The Games We Played

Skyborn Huntress


"Kíli! Be careful!"

Kíli, as usual, ignores his brother's advice and splashes his way out into the river. Kíli, as usual, forgets the precariousness of the stream-bed in his haste to refill his canteen and makes a wrong step between the loose stones.

He goes under, his flailing arms splattering one surprised Hobbit and an unamused Balin.

Fíli sighs when his brother's head resurfaces. Kíli's dark hair is plastered to his face and he's sputtering gracelessly, but he's laughing, too, so he can't be too badly hurt. The wide grin is still on his face as he gingerly wades his way back toward shore, where Fíli is keeping watch for the Company.

"Well, that wasn't so bad." He holds out his hands.

Fíli lifts an eyebrow, gauging Kíli's wicked grin and his outstretched hands. "What do you want now?"

"A bath. Mahal knows you could do with one." Kíli scrunches up his nose and Fíli has a sudden, un-princely urge to shove him back in the river.

But much as he would like to wipe the smirk off Kíli's face, Thorin has seen them. Their uncle paces toward them with an increasingly common scowl fixed in place, and his brow darkens.

"What in Durin's name are you two doing now?"

Kíli's careless smile slips away. "We didn't mean anything -"

"No, of course you didn't mean anything by it," Thorin growls over him. "Fíli, would you care to remind your fool of a brother why this racket is highly unwise?"
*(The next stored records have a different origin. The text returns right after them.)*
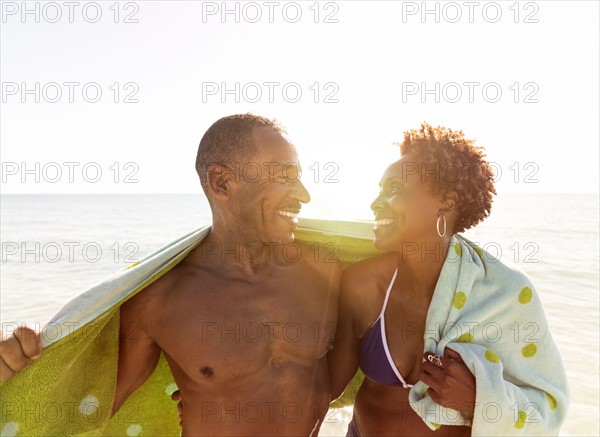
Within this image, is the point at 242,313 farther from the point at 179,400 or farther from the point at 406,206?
the point at 406,206

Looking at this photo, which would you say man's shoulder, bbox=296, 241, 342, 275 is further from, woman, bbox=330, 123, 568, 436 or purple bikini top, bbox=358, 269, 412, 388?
purple bikini top, bbox=358, 269, 412, 388

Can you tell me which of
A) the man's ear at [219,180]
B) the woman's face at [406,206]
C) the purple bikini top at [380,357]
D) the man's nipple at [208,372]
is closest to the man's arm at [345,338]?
the purple bikini top at [380,357]

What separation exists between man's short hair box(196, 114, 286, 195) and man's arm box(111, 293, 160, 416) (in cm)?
67

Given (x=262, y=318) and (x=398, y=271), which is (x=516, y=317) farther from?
(x=262, y=318)

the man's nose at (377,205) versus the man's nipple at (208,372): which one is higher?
the man's nose at (377,205)

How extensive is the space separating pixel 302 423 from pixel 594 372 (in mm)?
4600

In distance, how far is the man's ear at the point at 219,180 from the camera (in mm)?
2521

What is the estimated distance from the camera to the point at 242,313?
7.99 ft

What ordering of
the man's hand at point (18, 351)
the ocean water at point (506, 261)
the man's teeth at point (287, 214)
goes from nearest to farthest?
1. the man's hand at point (18, 351)
2. the man's teeth at point (287, 214)
3. the ocean water at point (506, 261)

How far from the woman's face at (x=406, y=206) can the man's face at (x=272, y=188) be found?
34 cm

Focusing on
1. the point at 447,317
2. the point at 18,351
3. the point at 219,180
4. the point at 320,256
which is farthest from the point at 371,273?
the point at 18,351

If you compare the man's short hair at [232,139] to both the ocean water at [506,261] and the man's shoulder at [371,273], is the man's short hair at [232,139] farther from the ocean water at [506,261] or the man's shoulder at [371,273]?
the man's shoulder at [371,273]

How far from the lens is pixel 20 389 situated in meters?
2.07

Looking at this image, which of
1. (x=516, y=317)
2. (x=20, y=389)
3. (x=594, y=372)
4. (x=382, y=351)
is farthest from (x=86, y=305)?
(x=594, y=372)
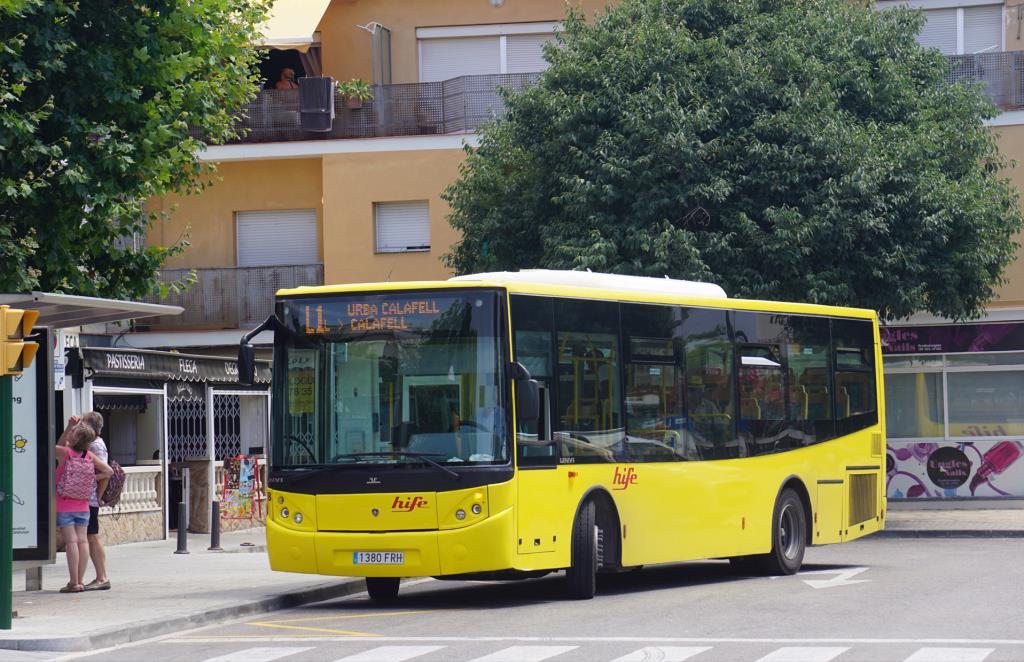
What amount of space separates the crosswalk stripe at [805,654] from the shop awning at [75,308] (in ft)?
19.0

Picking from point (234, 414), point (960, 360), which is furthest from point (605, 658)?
point (960, 360)

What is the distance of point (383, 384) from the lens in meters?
14.8

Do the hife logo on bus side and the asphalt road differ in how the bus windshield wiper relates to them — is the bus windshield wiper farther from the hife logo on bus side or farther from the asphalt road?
the hife logo on bus side

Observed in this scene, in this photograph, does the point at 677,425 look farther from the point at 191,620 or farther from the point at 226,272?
the point at 226,272

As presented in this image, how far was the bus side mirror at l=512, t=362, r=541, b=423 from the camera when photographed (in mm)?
14094

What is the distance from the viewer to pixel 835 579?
1767 cm

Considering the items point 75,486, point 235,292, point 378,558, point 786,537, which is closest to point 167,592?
point 75,486

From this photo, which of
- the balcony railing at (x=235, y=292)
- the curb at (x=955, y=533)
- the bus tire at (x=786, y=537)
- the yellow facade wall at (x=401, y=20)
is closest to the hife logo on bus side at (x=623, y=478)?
the bus tire at (x=786, y=537)

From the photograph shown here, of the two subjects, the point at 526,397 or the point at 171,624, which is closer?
the point at 171,624

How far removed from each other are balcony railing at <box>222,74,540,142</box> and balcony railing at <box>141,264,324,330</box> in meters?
2.66

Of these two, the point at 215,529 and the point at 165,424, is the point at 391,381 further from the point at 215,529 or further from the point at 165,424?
the point at 165,424

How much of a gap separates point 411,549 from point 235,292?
2003 centimetres

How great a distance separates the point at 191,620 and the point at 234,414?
1427 centimetres

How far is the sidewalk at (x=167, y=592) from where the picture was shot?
13.0 meters
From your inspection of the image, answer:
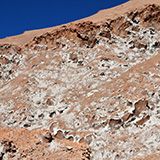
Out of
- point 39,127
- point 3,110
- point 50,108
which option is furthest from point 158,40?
point 3,110

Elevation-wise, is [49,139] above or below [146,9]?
below

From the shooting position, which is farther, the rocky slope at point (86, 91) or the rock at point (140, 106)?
the rock at point (140, 106)

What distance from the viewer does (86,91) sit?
16.6 m

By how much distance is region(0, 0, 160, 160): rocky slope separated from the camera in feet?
34.0

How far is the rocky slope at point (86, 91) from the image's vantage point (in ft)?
34.0

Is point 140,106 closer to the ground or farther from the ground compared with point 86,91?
closer to the ground

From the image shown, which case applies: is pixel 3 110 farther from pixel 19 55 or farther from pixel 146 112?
pixel 146 112

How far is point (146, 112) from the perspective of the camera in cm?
1197

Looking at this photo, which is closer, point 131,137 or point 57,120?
point 131,137

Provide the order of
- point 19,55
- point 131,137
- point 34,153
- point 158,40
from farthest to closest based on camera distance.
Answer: point 19,55
point 158,40
point 131,137
point 34,153

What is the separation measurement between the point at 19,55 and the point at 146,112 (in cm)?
1752

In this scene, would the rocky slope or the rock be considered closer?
the rocky slope

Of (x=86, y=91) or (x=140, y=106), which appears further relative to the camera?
(x=86, y=91)

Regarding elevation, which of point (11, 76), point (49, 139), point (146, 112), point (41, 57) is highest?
point (41, 57)
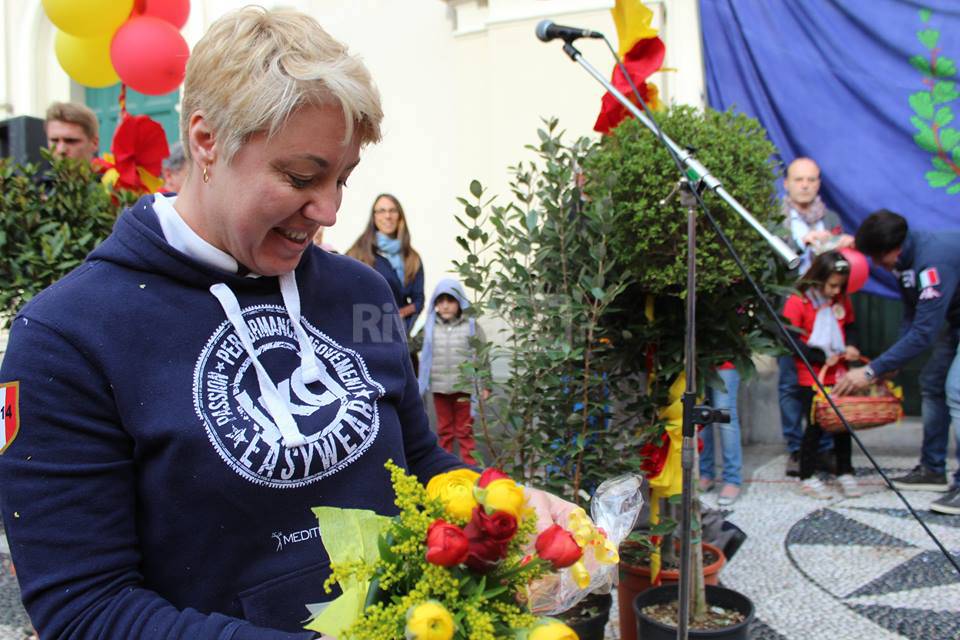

"Wargs on our trail," Fíli mumbles, acutely aware that the entire Company is watching them now.

Thorin nods curtly. He knows it, too, as he barely lifts his voice when he commands, "We move on."

While Thorin tramps off to brood in the brush ahead of them, and the Company gathers their things, Kíli rolls up his sleeves.

"Growly mood again," he comments idly, as if Thorin's mind changes with the weather.

Lately, it does.

Fíli doesn't answer. His skin is still prickling from the last glare Thorin sent his way – directed at him, not at Kíli, he's certain – and he mutters, "You shouldn't have done that."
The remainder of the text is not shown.